Diabetes accelerates brain aging

posted on 05/25/2022 06:00

(credit: Stony Brook University)

Type 2 diabetes can accelerate brain aging and cognitive decline, US study finds. The researchers came to this conclusion after evaluating neural data from around 20,000 people and believe that, if explored further, the relationship could aid in the development of new strategies that help prevent neurodegenerative problems such as Alzheimer’s disease. Alzheimers.

In the article published in the journal eLife, the authors explain that there is strong evidence linking metabolic diseases to cognitive decline. However, few people undergo brain analysis during diabetes treatment, making it difficult to understand this relationship.

“Routine clinical assessments to diagnose diabetes often focus on blood sugar, insulin levels and body mass percentage,” Botond Antal, a doctoral student at Stony Brook University in the US, said in a statement. , and one of the authors of the study.

According to Antal, the neurological effects of type 2 diabetes can reveal themselves several years before they are detected by standard measures of the disease. “So when this disease is diagnosed by conventional tests, patients may already have suffered irreversible brain damage,” he warns.
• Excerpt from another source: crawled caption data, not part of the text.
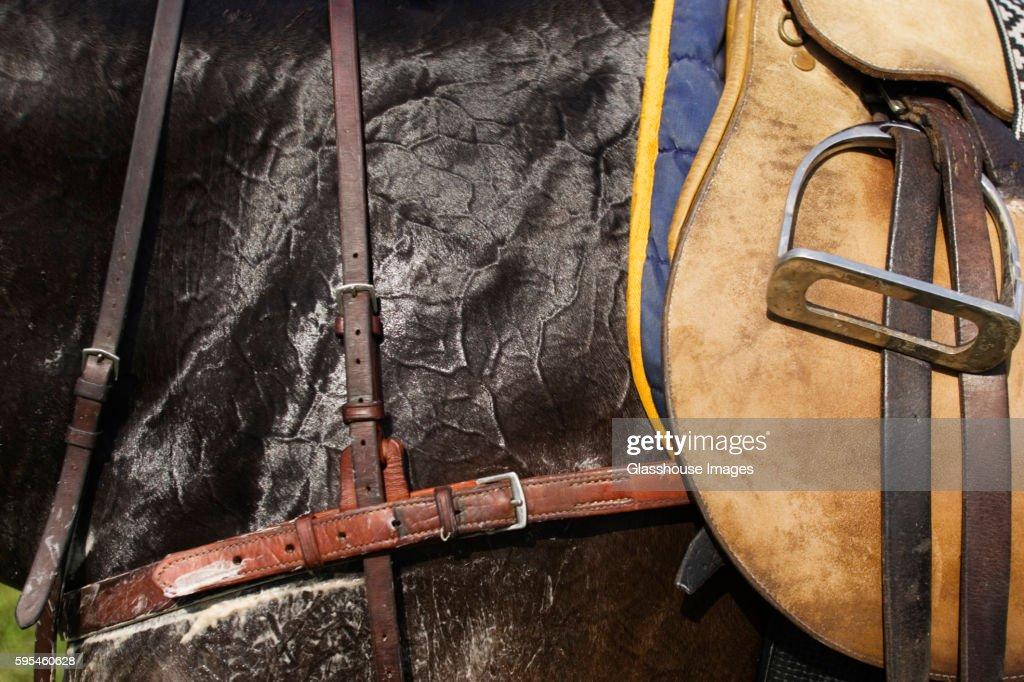 Saddle on Horse, Close-Up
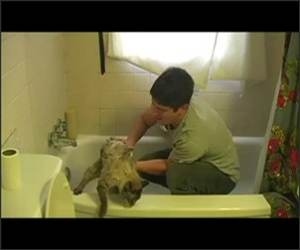 How to give cats Baths Video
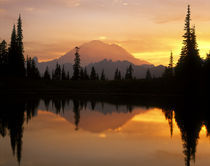 USA, Washington, Mt Rainier NP, Upper Tipsoo Lake reflection at sunset by Danita Delimont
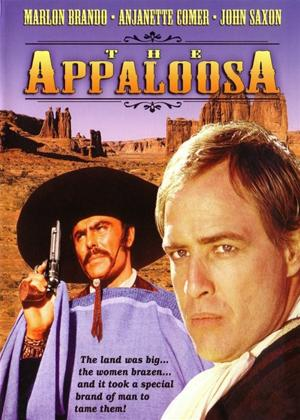 Rent The Appaloosa Online DVD Rental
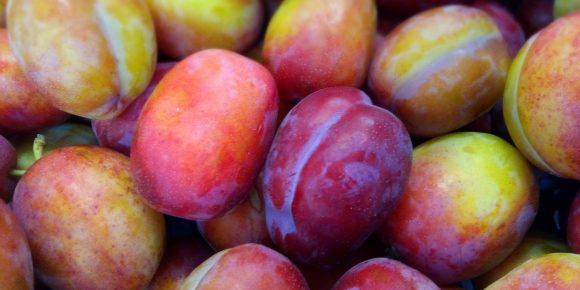 English Victoria Plums (5.45kg)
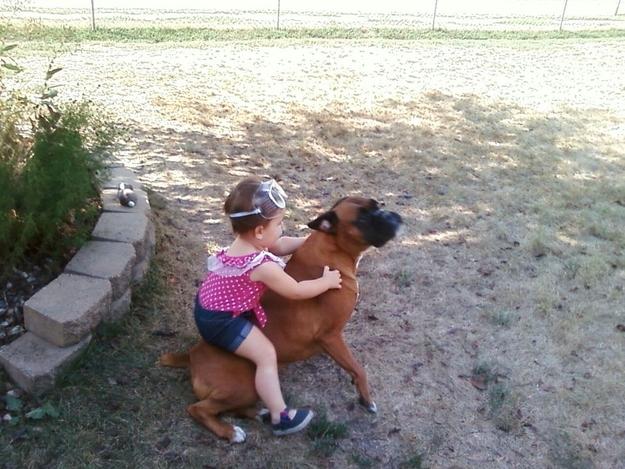 子供と遊ぶかわいい犬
The study used the largest available dataset on brain structure and function, the UK Biobank, and analyzed neural information from around 20,000 people aged 50 to 80. “This medical database includes brain scans and neuronal function measurements, with data relating to healthy individuals and those diagnosed with type 2 diabetes,” the authors detail.

With this information, the group identified brain and cognitive changes specific to diabetes, not just aging. They then confirmed the result by comparing it to a meta-analysis of nearly 100 other studies.

executive functions

In conclusion, they found that aging and type 2 diabetes lead to changes in three executive functions – working memory, learning and flexibility of thought – as well as changes in brain processing speed. However, people with diabetes experienced an additional 13.1% decrease in all three assessed executive functions, and processing speed also decreased an additional 6.7%, compared to age-matched people without diabetes.

The team also compared brain structure and activity between people with and without the metabolic disease using MRI scans. In this case, they observed an age-related decrease in gray matter in the brain, particularly in the region called the ventral striatum – which is essential for executive functions. People with diabetes had even more marked reductions in this neural area.

Finally, the researchers found that the negative effects on brain function were more severe with increasing duration of metabolic disease. “Our results suggest that type 2 diabetes and its progression may be associated with accelerated brain aging, potentially due to impaired energy availability, leading to significant changes in brain structure and function,” says Lilianne Mujica. -Parodi, Director of the Computational Neurodiagnostics Laboratory. at Stony Brook University and one of the study’s authors.